IAS 40 defines ‘owner-occupied’ as property held by the owner for use in the production or supply of goods or services or for administrative purposes. In presenting the consolidated financial statements of a group, the activities of the group members are presented as being those of a single enterprise. This means that a property owned by one group member and rented out to another would be regarded as ‘owner-occupied’ if the other group member used it for the production of goods, administration etc. If the other group member in turn rented out the property to an unconnected tenant, then it would not be regarded as ‘owner-occupied’.

Intra-group owner-occupation

This exclusion applies where one member of a group owns a property and rents it out to another member of the group. If the property would be regarded as ‘owner-occupied’ under generally accepted accounting practice in drawing up the group consolidated accounts, the property does not qualify for inclusion in ‘property rental business’.

Specific legislation has been introduced to prevent a REIT restructuring its group to benefit from exemption from tax on rental income from a person (the term person includes a company) which is connected to but is not a member of its REIT group.

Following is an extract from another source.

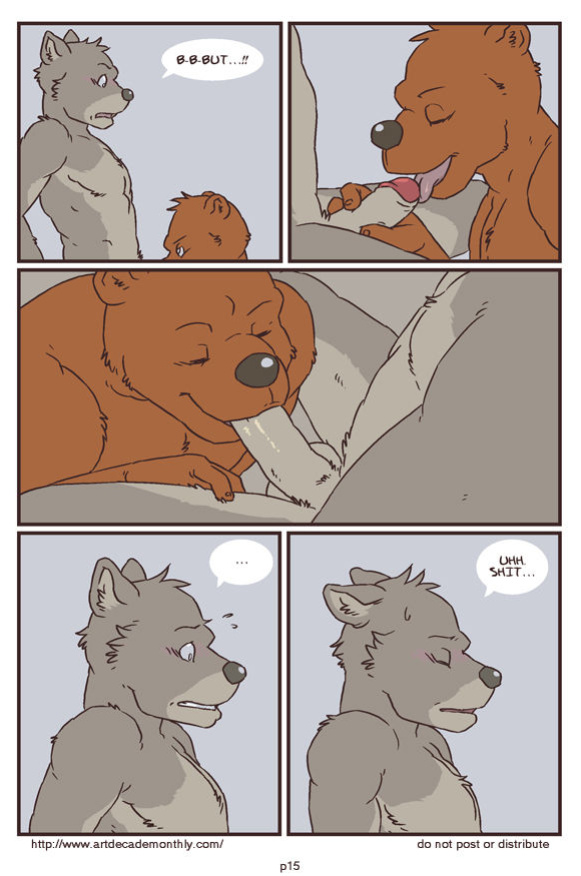 [Artdecade] Only If You Kiss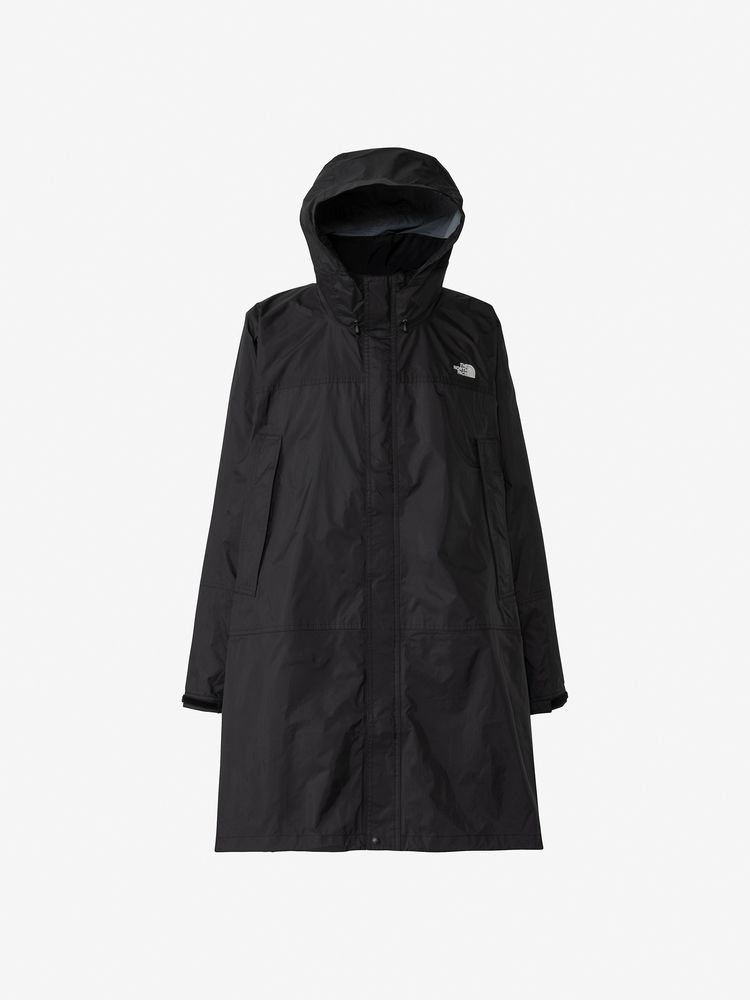 THE NORTH FACE(ザ・ノース・フェイス) ｜ハイドレナレインポンチョ（ユニセックス）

HM Treasury are permitted to introduce regulations to prevent such restructuring (section 136A FA 2006 as introduced by FA 2009).

‘Stapled’ company owner-occupation

This exclusion applies to 06 July 2009 where a property is owned by a member of a group and is let out to a company whose shares are ‘stapled’ to those of a member of the group. If the property would be regarded as ‘owner-occupied’ under generally accepted accounting practice, taking the group and the stapled company together, the property does not qualify for inclusion in ‘property rental business’.

The consolidated financial statement of the group would reflect the activities of the stapled company, with the same consequences for what counts ‘owner-occupied’ as are described for intra-group occupation.

‘Stapled’ companies

Shares of one company are ‘stapled’ to shares of the other if the shares of the two companies are in practice always traded together. That is, shares in company A are stapled to shares in company B if a person buying or selling a share in company A has to buy or sell shares in company B. Dealing in them both at the same time need not be obligatory; it can simply be advantageous because of the nature of rights attaching to one or other share.